Get our free newsletter
Gala Theatre at Tivoli Square
Thursday, July 25, 6:30 p.m. Saturday, July 27, 1:45 p.m. Sunday, July 28, 12:00 noon
They say: “Rooted in music, letters, movement and poems from then and now, this theatrical concert explores the American Civil War soldier’s tale, the war’s impact on the nation and the internal struggles that make love a battlefield everyday.”
Camila’s Take: The program for My Civil War might be mistaken for a college class syllabus: think HIS186 Eyewitness Accounts of The American Civil War. Excerpts from letters, journal entries, nonfiction texts, and poetry weave in between songs (mostly traditional or period music) and dances. Instead of trying to tie these texts into a single narrative, creator Michael Vitaly Sazonov takes a more fragmentary approach, presenting the medley of materials in a series of loosely-themed scenes. The result is a documentary-flavored revue: a variety show centered on a true stories of death and suffering.

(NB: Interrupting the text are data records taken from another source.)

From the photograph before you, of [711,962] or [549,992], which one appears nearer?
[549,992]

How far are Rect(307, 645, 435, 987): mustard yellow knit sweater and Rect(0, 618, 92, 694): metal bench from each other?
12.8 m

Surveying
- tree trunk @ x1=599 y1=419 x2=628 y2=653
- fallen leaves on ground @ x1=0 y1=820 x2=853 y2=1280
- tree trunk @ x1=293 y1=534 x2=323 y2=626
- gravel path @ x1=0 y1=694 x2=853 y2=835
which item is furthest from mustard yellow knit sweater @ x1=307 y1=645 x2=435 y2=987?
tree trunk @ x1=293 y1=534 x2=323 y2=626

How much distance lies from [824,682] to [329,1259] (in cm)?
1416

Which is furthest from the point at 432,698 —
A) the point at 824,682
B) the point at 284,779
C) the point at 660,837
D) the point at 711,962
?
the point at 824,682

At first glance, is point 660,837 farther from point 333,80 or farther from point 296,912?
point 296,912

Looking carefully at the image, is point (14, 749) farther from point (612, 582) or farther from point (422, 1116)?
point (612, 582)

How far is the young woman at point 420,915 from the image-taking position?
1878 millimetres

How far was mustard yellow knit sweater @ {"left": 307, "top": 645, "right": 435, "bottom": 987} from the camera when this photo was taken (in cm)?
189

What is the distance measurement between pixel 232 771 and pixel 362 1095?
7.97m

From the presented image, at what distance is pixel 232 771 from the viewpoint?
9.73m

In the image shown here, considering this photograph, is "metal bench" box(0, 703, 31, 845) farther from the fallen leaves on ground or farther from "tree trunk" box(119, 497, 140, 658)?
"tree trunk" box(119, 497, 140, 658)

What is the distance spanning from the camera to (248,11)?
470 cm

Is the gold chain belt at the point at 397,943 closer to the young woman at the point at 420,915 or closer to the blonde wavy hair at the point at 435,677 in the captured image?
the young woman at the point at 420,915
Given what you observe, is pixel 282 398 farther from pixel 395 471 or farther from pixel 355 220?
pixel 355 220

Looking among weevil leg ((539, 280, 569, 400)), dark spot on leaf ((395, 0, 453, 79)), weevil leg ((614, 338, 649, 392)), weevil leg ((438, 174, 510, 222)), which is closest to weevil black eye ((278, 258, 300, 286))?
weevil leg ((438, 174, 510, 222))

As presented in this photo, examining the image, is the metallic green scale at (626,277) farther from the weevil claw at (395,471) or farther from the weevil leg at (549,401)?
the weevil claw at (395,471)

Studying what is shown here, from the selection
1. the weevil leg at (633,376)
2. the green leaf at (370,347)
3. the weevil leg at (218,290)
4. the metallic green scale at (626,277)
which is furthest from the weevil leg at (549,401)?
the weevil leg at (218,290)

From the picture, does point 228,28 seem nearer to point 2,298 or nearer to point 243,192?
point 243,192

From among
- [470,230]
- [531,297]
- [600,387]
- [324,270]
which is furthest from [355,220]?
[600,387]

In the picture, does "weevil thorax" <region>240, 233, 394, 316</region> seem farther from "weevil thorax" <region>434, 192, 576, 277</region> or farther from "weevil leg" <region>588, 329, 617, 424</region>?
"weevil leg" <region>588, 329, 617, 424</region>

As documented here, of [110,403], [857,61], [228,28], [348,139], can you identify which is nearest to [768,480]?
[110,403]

The primary sources themselves are evocative and exquisitely researched, combining the obvious (Walt Whitman) and the obscure (letters from unknown infantrymen). Unfortunately, the letters and stories don’t gain much from being inserted into a song-and-dance show. Presented without any context, each snippet of source material loses some of its specific meaning, and the performances aren’t powerful enough to compensate. Pitchy singing hampers the musical numbers and the dancing rarely moves beyond repetitive mimicry. At the second performance, technical issues—-a distractingly buzzing speaker and some seemingly-glitchy projections—-further highlighted the show’s shortcomings.
There are some fantastic exceptions: Aaron Myers‘ rich, resounding voice elevates every scene he’s in, and a formal dance between Sazonov and Megan Harrold is a graceful glimpse of the past. Restrained but emotional performances by ASL interpreters are an inspired component of the show (it’s a pity the interpreters won’t be present at all performances). At times, the combination of singing, signing, dancing, and recitation is truly powerful.
But overall, the piece doesn’t achieve its lofty storytelling aims. Sazonov clearly takes his source materials seriously — they’re scrupulously cited on that academic-looking program, and stacks of books onstage look almost like shrines. But while he labors to do right by those stories, they might shine more clearly in those hardcover originals than they do in this new presentation, innovative and interdisciplinary though it is.
See it if: You’re a Civil War junkie without time to read 19th-century journals.
Skip it if: You’re a cabaret connoisseur with a fine-tuned critical ear.